What is expected:
Copy out everything from the line containing "Is point 346,600" down to the final one of the lines below, without changing a character.

[START OF Source data]

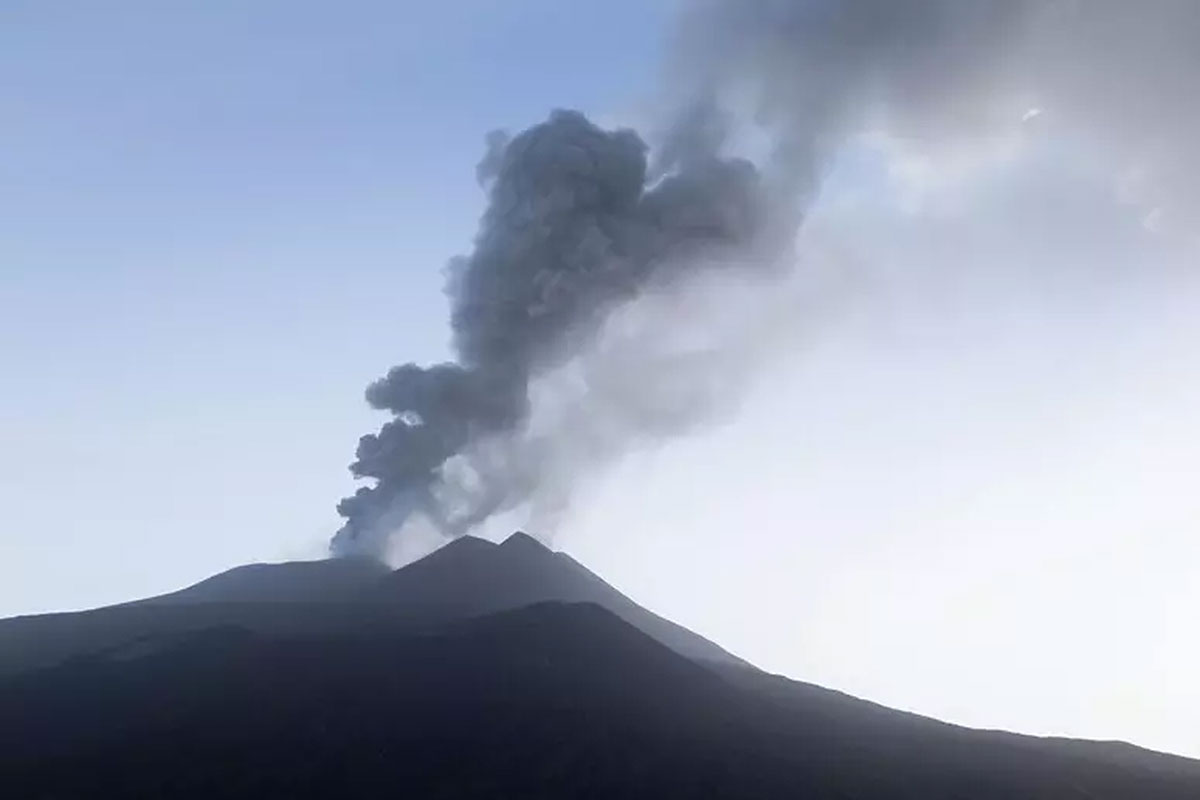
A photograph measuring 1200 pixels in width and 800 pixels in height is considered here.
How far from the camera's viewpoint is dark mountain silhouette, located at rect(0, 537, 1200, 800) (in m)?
57.9

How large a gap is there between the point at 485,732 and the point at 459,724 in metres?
1.75

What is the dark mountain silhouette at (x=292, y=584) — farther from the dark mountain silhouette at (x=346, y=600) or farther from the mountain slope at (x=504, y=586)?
the mountain slope at (x=504, y=586)

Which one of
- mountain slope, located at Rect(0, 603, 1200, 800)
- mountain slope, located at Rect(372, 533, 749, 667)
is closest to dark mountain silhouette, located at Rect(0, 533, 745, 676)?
mountain slope, located at Rect(372, 533, 749, 667)

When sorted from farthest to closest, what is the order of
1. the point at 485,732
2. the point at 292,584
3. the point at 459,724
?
the point at 292,584 < the point at 459,724 < the point at 485,732

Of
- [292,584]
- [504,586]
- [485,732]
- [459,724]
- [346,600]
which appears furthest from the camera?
[292,584]

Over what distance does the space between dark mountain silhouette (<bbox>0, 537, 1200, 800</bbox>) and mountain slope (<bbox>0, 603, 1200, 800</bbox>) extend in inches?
5.6

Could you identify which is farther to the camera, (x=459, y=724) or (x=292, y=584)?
(x=292, y=584)

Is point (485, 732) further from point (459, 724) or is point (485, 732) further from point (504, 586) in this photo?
point (504, 586)

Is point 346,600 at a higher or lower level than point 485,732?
higher

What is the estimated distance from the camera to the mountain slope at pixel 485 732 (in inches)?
2274

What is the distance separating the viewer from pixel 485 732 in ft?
205

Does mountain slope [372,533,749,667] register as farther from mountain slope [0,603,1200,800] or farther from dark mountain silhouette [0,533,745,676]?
mountain slope [0,603,1200,800]

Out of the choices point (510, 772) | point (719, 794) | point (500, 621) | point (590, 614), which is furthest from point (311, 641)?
point (719, 794)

[END OF Source data]

Solution for this problem:
Is point 346,600 at a higher or lower level than point 485,732?
higher

What is the estimated distance from the camera to the mountain slope at pixel 485 732 (in inches)?
2274

What is the distance separating the viewer from pixel 485 732 in ft?
205

Does mountain slope [372,533,749,667] register as farther from mountain slope [0,603,1200,800] or farther from dark mountain silhouette [0,533,745,676]?
mountain slope [0,603,1200,800]

Out of the choices point (510, 772) | point (719, 794) | point (500, 621) | point (590, 614), which is furthest from point (311, 641)?
point (719, 794)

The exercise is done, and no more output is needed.